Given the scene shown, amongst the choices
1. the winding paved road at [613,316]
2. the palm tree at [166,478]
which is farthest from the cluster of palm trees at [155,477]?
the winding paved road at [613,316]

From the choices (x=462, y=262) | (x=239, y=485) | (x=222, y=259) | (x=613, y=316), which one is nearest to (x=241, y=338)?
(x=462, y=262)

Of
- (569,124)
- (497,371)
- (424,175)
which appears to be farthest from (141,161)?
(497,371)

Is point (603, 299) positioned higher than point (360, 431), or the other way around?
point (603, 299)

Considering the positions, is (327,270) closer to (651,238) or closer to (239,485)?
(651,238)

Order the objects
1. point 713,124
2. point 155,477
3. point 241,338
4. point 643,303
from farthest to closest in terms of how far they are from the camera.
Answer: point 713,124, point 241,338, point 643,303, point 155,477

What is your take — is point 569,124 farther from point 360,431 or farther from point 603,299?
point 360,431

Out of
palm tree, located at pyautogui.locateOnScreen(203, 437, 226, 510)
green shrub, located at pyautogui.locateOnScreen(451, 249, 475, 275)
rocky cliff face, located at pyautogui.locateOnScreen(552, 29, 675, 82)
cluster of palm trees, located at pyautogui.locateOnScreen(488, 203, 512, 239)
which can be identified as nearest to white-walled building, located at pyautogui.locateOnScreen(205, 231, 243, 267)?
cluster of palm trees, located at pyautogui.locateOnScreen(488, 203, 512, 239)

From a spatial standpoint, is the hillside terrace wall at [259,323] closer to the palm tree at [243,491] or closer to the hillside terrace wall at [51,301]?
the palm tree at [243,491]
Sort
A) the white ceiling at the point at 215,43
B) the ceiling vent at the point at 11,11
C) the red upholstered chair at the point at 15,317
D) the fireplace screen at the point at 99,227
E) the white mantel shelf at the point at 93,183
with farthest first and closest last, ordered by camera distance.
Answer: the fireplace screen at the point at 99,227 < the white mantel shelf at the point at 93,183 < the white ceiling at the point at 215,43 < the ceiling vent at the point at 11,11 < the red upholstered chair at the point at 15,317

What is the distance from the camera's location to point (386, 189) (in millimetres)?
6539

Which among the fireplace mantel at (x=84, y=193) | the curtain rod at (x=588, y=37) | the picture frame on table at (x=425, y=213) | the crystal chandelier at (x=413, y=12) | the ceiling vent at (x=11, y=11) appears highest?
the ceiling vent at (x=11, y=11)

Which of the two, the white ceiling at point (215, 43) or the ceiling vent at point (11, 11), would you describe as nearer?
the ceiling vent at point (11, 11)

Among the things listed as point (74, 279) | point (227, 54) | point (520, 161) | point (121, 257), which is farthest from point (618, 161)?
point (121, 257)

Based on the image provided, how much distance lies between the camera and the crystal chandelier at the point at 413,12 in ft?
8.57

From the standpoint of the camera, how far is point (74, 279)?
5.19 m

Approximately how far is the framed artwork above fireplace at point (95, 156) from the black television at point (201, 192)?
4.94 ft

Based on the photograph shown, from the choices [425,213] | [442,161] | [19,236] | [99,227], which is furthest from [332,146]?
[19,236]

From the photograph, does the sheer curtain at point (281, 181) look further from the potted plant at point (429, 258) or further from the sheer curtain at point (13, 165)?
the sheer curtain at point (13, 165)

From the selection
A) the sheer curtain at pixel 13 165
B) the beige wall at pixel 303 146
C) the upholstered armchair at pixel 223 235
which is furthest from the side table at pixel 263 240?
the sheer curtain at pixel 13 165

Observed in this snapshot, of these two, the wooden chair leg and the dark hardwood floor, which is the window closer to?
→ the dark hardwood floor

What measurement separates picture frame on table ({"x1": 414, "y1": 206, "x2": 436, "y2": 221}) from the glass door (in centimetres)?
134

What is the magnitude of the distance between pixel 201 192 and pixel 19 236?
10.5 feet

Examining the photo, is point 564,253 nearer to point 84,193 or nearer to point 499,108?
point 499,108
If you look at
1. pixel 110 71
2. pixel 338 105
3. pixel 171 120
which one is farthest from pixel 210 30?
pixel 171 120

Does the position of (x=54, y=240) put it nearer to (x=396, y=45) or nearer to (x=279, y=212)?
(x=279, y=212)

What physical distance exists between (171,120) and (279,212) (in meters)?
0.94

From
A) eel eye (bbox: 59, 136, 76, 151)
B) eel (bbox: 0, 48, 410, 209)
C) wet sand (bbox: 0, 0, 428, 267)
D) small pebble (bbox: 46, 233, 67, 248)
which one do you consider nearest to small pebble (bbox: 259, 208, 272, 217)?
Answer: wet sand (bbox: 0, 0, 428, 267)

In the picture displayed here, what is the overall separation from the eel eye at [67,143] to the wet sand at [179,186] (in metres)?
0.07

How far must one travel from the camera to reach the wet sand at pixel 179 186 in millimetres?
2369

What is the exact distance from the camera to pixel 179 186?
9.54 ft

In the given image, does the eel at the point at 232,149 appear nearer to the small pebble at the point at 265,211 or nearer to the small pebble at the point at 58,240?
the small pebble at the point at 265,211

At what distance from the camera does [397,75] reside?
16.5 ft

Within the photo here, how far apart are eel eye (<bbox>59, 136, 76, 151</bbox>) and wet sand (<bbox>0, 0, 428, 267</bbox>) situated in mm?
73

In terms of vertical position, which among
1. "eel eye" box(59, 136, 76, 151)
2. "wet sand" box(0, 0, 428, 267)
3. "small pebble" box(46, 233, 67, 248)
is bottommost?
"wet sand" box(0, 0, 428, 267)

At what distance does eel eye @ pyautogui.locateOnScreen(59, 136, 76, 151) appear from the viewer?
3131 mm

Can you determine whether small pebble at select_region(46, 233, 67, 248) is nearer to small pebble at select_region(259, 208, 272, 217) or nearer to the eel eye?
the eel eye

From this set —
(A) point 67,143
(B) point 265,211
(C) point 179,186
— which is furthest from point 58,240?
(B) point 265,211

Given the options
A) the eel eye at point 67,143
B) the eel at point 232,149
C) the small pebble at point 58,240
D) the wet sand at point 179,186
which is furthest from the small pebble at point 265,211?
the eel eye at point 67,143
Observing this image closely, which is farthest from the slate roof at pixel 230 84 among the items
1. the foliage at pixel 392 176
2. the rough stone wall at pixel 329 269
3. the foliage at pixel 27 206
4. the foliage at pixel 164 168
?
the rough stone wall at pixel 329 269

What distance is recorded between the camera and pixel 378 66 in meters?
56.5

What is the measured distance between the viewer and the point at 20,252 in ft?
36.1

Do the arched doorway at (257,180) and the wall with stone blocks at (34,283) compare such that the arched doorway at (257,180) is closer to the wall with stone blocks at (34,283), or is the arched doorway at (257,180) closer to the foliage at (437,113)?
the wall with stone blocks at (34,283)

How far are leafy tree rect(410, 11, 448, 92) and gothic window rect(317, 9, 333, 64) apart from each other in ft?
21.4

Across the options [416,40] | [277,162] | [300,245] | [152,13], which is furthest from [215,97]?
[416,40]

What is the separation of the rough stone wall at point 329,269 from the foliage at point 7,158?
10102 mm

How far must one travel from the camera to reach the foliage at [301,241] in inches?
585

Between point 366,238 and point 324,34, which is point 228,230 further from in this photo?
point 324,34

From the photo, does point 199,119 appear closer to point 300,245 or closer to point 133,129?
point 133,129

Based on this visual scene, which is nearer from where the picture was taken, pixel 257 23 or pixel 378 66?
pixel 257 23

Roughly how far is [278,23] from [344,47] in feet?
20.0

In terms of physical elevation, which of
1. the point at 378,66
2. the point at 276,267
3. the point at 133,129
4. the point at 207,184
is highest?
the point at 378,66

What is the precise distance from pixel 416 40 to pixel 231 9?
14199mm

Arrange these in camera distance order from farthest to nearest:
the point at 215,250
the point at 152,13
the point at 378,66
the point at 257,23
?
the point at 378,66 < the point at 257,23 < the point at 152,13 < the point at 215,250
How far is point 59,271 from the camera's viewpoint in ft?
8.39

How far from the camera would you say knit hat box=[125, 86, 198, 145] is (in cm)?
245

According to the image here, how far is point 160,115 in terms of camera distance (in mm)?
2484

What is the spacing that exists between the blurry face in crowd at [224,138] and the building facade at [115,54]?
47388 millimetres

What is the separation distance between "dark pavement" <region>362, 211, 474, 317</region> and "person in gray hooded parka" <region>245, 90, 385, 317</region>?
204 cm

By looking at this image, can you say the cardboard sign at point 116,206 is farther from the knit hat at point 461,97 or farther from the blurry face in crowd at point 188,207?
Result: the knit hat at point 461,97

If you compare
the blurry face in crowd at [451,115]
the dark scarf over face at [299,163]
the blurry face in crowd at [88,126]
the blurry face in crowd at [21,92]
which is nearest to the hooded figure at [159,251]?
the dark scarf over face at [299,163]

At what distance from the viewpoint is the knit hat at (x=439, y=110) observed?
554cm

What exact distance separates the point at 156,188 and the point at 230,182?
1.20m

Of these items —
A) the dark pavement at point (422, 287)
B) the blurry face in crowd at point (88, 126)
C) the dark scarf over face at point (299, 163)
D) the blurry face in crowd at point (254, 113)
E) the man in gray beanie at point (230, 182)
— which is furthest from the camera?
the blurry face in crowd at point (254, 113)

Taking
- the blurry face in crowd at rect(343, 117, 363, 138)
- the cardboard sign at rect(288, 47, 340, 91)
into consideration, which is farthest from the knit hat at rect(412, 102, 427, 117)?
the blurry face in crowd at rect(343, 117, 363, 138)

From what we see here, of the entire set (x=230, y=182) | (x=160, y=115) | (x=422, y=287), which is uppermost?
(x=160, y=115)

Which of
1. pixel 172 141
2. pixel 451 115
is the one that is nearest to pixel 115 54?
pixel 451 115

• • • • • • •

Begin with the line containing "If you compare" and repeat each line exactly until the records above end.

== Answer to the exercise ==
If you compare
the blurry face in crowd at [451,115]
the dark scarf over face at [299,163]
the blurry face in crowd at [88,126]
the blurry face in crowd at [21,92]
which is nearest to the hooded figure at [159,251]?
the dark scarf over face at [299,163]

At what distance from the viewpoint is the knit hat at (x=439, y=110) observed?
554cm

What exact distance separates the point at 156,188 and the point at 230,182?
1.20m

Of these items —
A) the dark pavement at point (422, 287)
B) the blurry face in crowd at point (88, 126)
C) the dark scarf over face at point (299, 163)
D) the blurry face in crowd at point (254, 113)
E) the man in gray beanie at point (230, 182)
— which is furthest from the camera?
the blurry face in crowd at point (254, 113)

Taking
- the blurry face in crowd at rect(343, 117, 363, 138)
- the cardboard sign at rect(288, 47, 340, 91)
into consideration, which is farthest from the knit hat at rect(412, 102, 427, 117)?
the blurry face in crowd at rect(343, 117, 363, 138)

From what we see here, of the entire set (x=230, y=182) | (x=160, y=115) | (x=422, y=287), which is uppermost?
(x=160, y=115)

Which of
1. pixel 172 141
2. pixel 451 115
is the one that is nearest to pixel 115 54?
pixel 451 115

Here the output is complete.